Oslo electronic act Joachim
Dyrdahl, who records an epic strain of dance music hailed as “space disco”
under the moniker Disjokke (get it?), takes a drastic left hand turn into
experimental territory on his latest album.
Sagara was initially commissioned by the Norway government as a one-off
project for their Øya
festival, who provided Dyrdahl with the startup funds for creating the
record, giving him a budget that allowed him to head anywhere in the civilized
world to collaborate with whomever he wanted. And with that unfettered carte
blanche, Disjokke headed to Indonesia,
where he absorbed the music of Gamelan in Bandung,
Java, by collaborating with a local group called Sambasunda while using his
free time to capture field recordings of the busy city streets and calm
mountain environs of the region.
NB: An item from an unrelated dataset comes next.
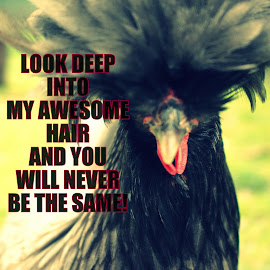 Just Own It by Ernie Kasper - Typography Quotes & Sentences ( hairdo, chicken, motto, feathers, meme )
From there, Joachim traveled to Bali, spending a week soaking in the rhythms of the
island culture, dispersed on this mini-LP’s closing track “Panutup”.
These inspirational treks can be
heard throughout the context of Sagara,
inspiring Joachim’s decision to redirect the creative tide away from any kind
of dance idiom in favor of moody beds of tone-based ambience, of which the
vibes contracted from the Indonesia
trip could be better conveyed.
With Sagara, Disjokke splits the difference between late-period Cluster
and Alan Lomax, offering a most unique world view on 21st Century
Nordic festival music from one of that nation’s most open-minded visionaries.